For this reason, I didn’t have much success with the gems that exist to assist with UUID migrations. Everything I did was custom. It wasn’t much code, though, mostly just a script that I used for each migration and added to each time I encountered a new issue. The current total size of the script is 91 lines.
Lesson 5: performance is fine (for me)
I’ve read some comments online that say UUIDs are bad for performance.

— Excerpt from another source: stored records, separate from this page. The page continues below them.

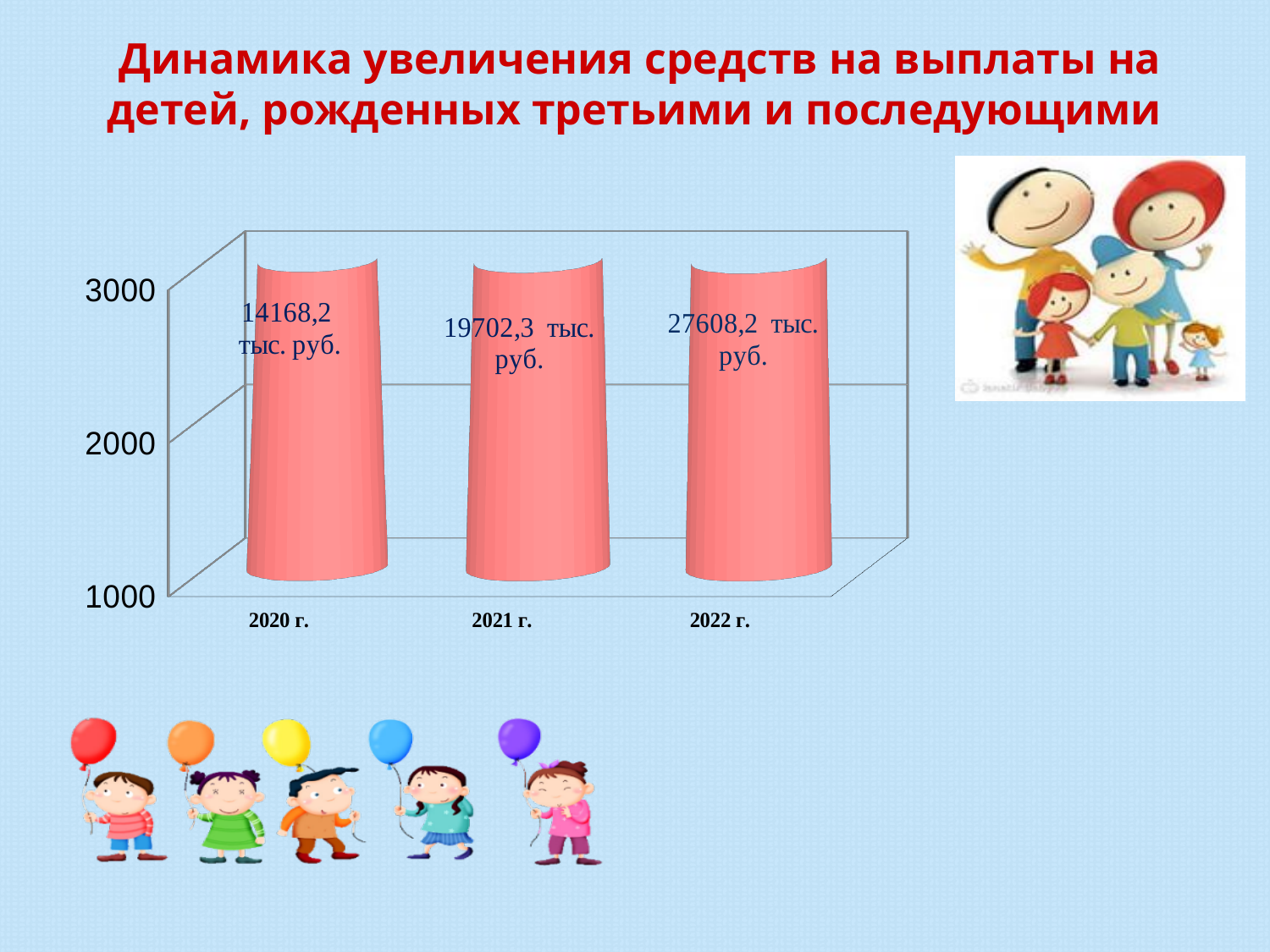
Which is larger, the value for 2021 г. or the value for 2022 г.? 2022 г. What is the title of the slide? Динамика увеличения средств на выплаты на детей, рожденных третьими и последующими By how much does the value for 2021 г. exceed the value for 2020 г.? 5534,1 тыс. руб. Which year has the lowest value according to the data labels? 2020 г. What is the value shown for 2022 г.? 27608,2 тыс. руб. What is the difference between the values for 2022 г. and 2021 г.? 7905,9 тыс. руб. What is the value shown for 2021 г.? 19702,3 тыс. руб. How many years (categories) are shown on the chart? 3 What is the value shown for 2020 г.? 14168,2 тыс. руб. Do the labelled values rise or fall from 2020 г. to 2022 г.? Rise What kind of chart is shown on the slide? Bar chart Which year has the highest value according to the data labels? 2022 г.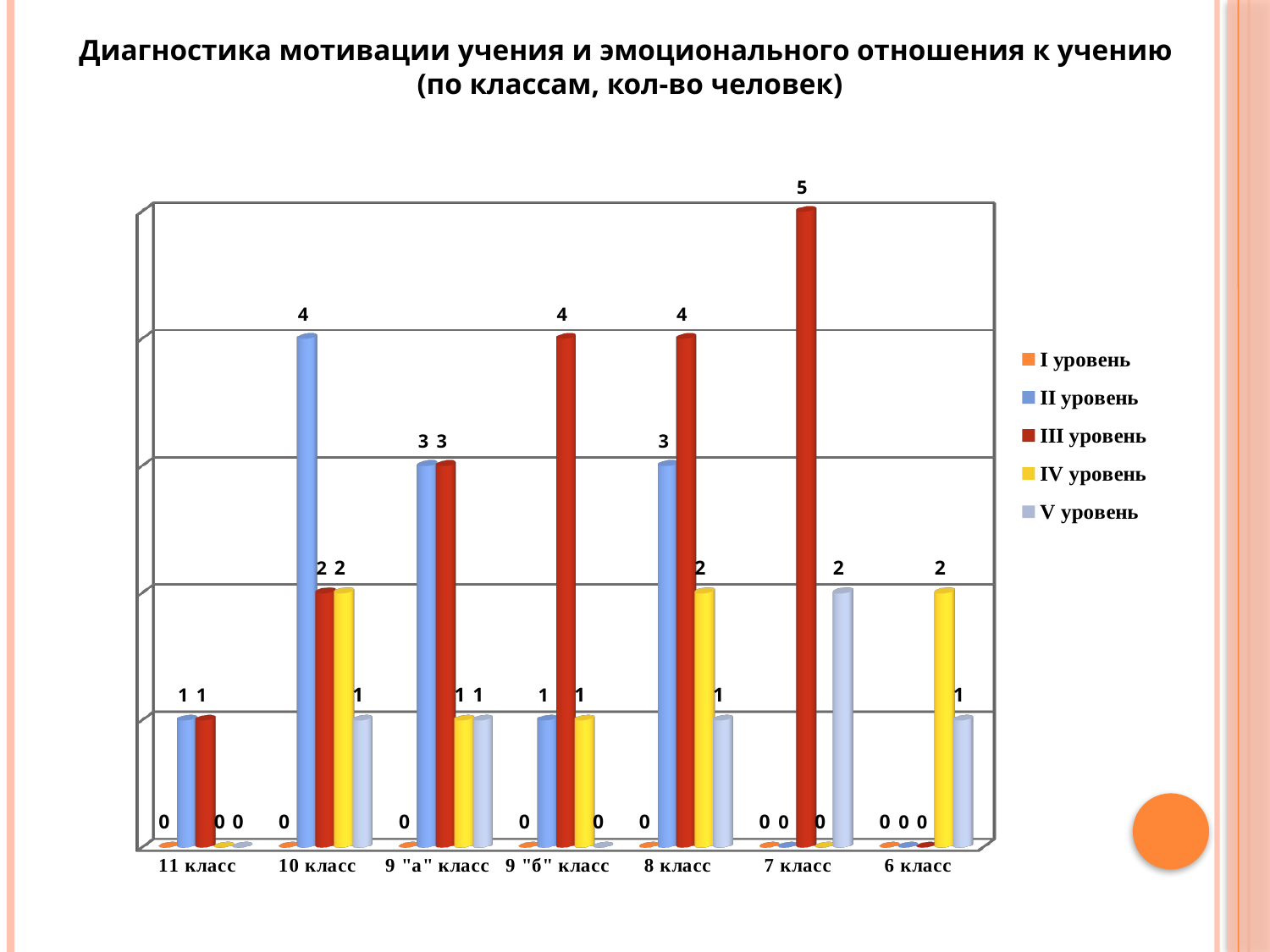
How many classes (categories) are shown on the x axis? 7 What kind of chart is shown on the slide? bar chart Which class has the highest value for III уровень? 7 класс In 8 класс, what is the difference between III уровень and II уровень? 1 What is the value for IV уровень in 6 класс? 2 In 10 класс, which is larger: II уровень or III уровень? II уровень What is the value for V уровень in 7 класс? 2 How many series does the legend list? 5 What is the first entry in the legend? I уровень What is the value for III уровень in 7 класс? 5 Which series has the highest value in 9 "б" класс? III уровень What is the value for II уровень in 10 класс? 4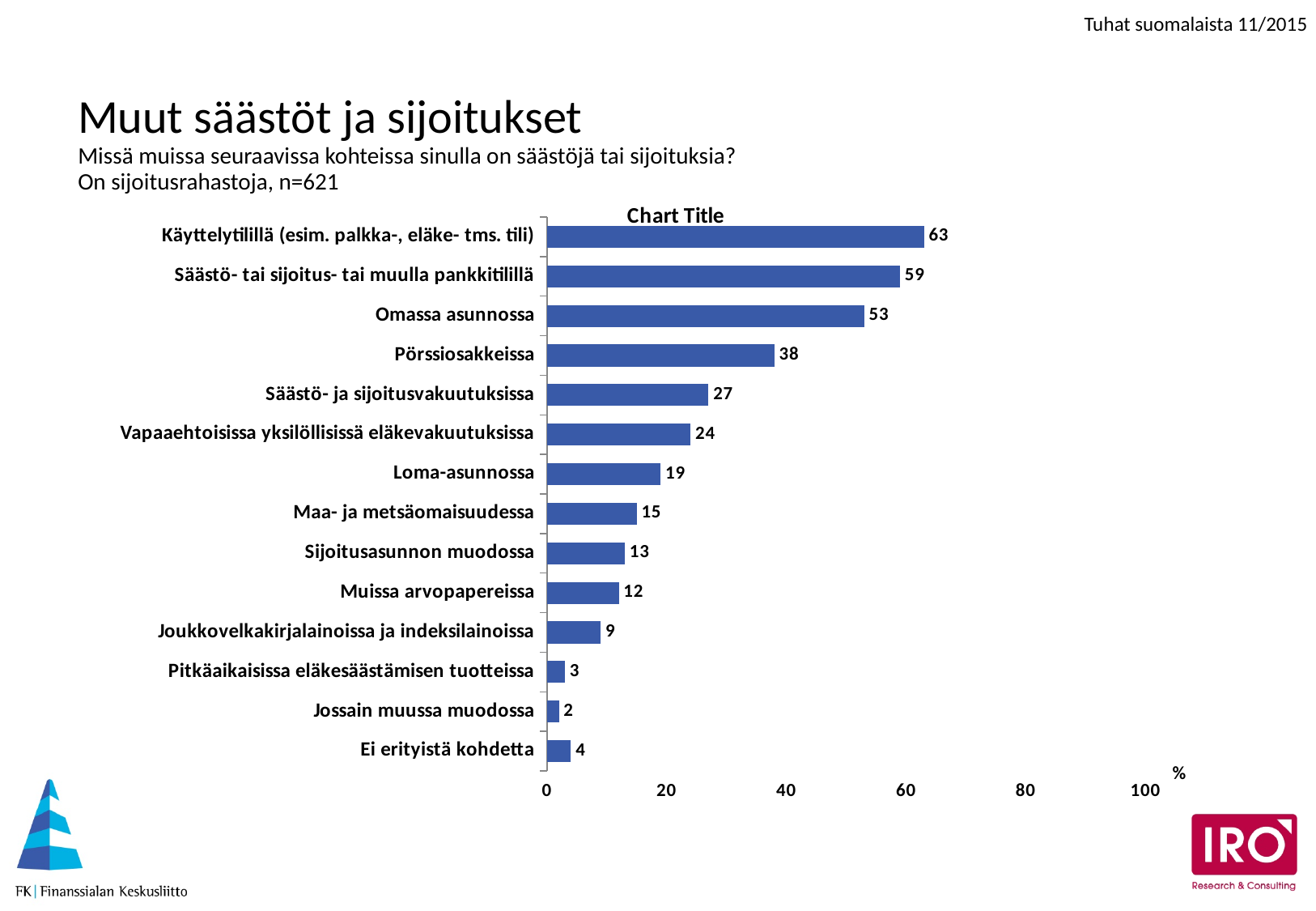
Which category has the lowest value? Jossain muussa muodossa What is the value for Omassa asunnossa? 53 Which category has the highest value? Käyttelytilillä (esim. palkka-, eläke- tms. tili) What is the title shown above the chart? Chart Title What is the value for Joukkovelkakirjalainoissa ja indeksilainoissa? 9 Which is larger, the value for Maa- ja metsäomaisuudessa or the value for Sijoitusasunnon muodossa? Maa- ja metsäomaisuudessa What kind of chart is shown on the slide? bar chart Is the value for Säästö- tai sijoitus- tai muulla pankkitilillä greater or less than 40? greater What is the value for Loma-asunnossa? 19 How many categories are shown in the chart? 14 What is the highest value labelled on the horizontal axis? 100 What is the difference between the values for Pörssiosakkeissa and Säästö- ja sijoitusvakuutuksissa? 11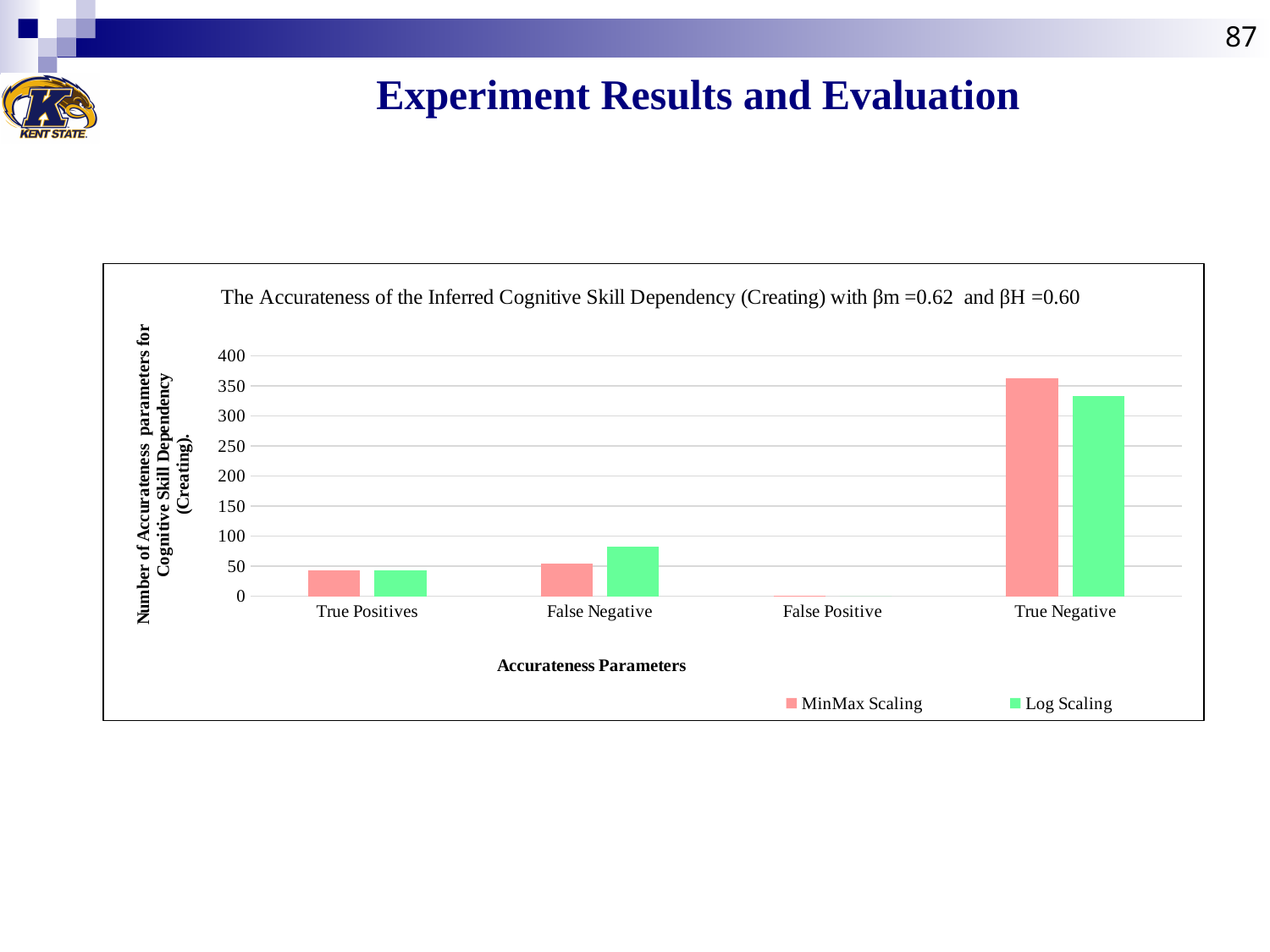
For False Negative, which series has the larger value, MinMax Scaling or Log Scaling? Log Scaling Which category has the highest value for MinMax Scaling? True Negative For True Negative, which series has the larger value, MinMax Scaling or Log Scaling? MinMax Scaling Is the value for False Negative under Log Scaling greater or less than 100? less What kind of chart is shown on the slide? bar chart Which category has the lowest value for Log Scaling? False Positive How many categories are shown on the x axis of the chart? 4 Is the value for True Negative under Log Scaling greater or less than 300? greater How many series does the chart's legend list? 2 What are the two series named in the chart's legend? MinMax Scaling and Log Scaling Is the value for True Positives under MinMax Scaling greater or less than 100? less What is the x-axis title of the chart? Accurateness Parameters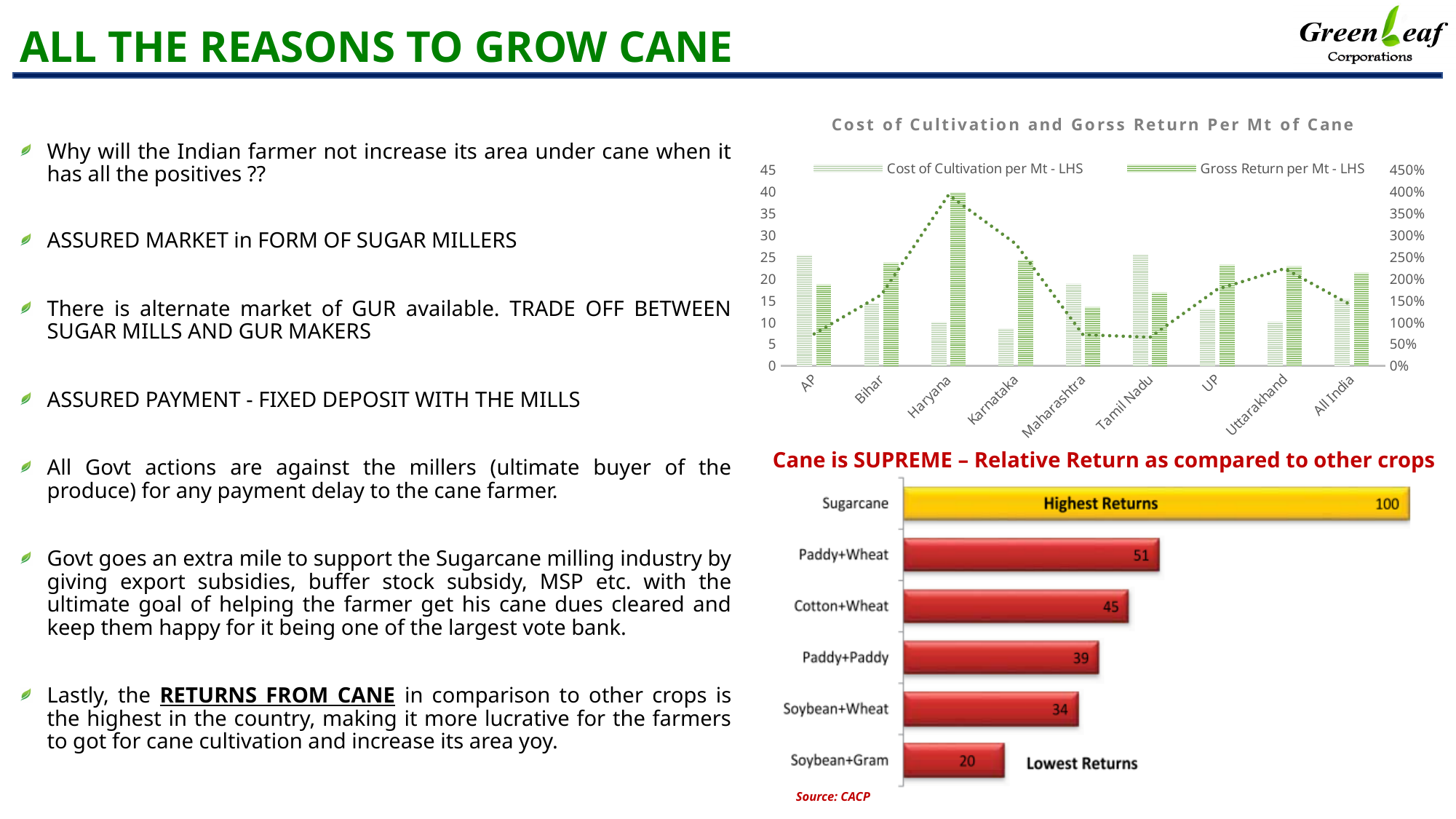
How many crop categories are shown in the 'Cane is SUPREME' chart? 6 In the 'Cane is SUPREME' chart, which crop has the highest relative return? Sugarcane In the 'Cost of Cultivation and Gorss Return Per Mt of Cane' chart, is the Cost of Cultivation per Mt for Karnataka greater or less than 10? less In the 'Cane is SUPREME' chart, which is larger: Cotton+Wheat or Paddy+Paddy? Cotton+Wheat How many series does the legend of the 'Cost of Cultivation and Gorss Return Per Mt of Cane' chart list? 2 In the 'Cane is SUPREME' chart, which crop has the lowest relative return? Soybean+Gram In the 'Cane is SUPREME' chart, what is the value for Paddy+Wheat? 51 In the 'Cost of Cultivation and Gorss Return Per Mt of Cane' chart, which state has the highest Gross Return per Mt bar? Haryana How many states/regions are shown on the x axis of the 'Cost of Cultivation and Gorss Return Per Mt of Cane' chart? 9 In the 'Cane is SUPREME' chart, what is the difference between the values for Sugarcane and Paddy+Wheat? 49 In the 'Cane is SUPREME' chart, what is the value for Soybean+Gram? 20 What kind of chart is the 'Cane is SUPREME' chart? Bar chart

Some cursory research tells me that, at least for PostgreSQL, this isn’t really true, at least not enough to matter.
I’ve also experienced no discernible performance hits as a result of converting tables from incremental primary keys to UUID primary keys.
Takeaways
If I had a time machine, here’s some advice I would give my past self.
- Apply the UUID changes off-hours with a big buffer.
- For each change, look really carefully for referencing columns.
- Keep the numeric IDs around.
- Expect to hit a lot of little snags along the way.
All in all this project has been worth it. Only one production incident was caused. The incident was recovered from relatively easily. The work hasn’t been that painful. And there’s a great satisfaction I get from looking at patient URLs and knowing they will never cause confusion with patient account numbers again.
Well written. Would be interested to if you could list all the small items you ran into, even if it was just a bullet list so I can keep these in mind.